Perhaps, you’ve just assumed that what you feel is love when it could just be admiration. After all, there is nothing wrong in thinking a particular person is wonderful, and there’s no rule that forces you to fall in love with everyone who seems wonderful. For all you know, the happy feeling you experience when you meet this person could just be admiration for them, and not necessarily love.
#11 Your self-respect. There’s a reason behind why you want to stop yourself from falling in love with this person. And in all probability, it’s a convincing and real reason. So why are you stooping down, behaving like an idiot and losing your self-respect over someone who isn’t good enough for you? You’re worthy of a much better lover and a much better experience from love, and you need to keep that in mind. [Read: The real reason behind why love hurts so much when it goes bad]

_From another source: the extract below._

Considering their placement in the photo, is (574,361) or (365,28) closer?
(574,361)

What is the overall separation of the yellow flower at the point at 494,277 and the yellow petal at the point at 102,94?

#12 Convince yourself. Wait it out. Infatuation stays alive for only as long as you feed it, with thoughts, emotions and fantasies. If you’ve truly made up your mind that you can’t, or don’t want to, see a future with this person, it’s only a matter of time before the feeling of infatuation starts to disappear.
#13 Talk to this person. Does this person know you like them, but don’t want to fall for them? If all else fails, talk to this person and tell them just how you feel. And ask this person to help you get over them. Avoid each other and use the no contact rule. It’ll hurt like crazy for a week or two, but beyond that point, almost suddenly, you’ll start to feel a lot better and more in control of your own life. [Read: 12 reasons why the no contact rule always works!]
Falling in love is the easiest thing to do, but backing away from it can be extremely painful and slow. But if you use these steps and 13 tips to avoid falling in love with someone to the tee, your recovery from heartache and pain would be a lot faster. And a lot easier too!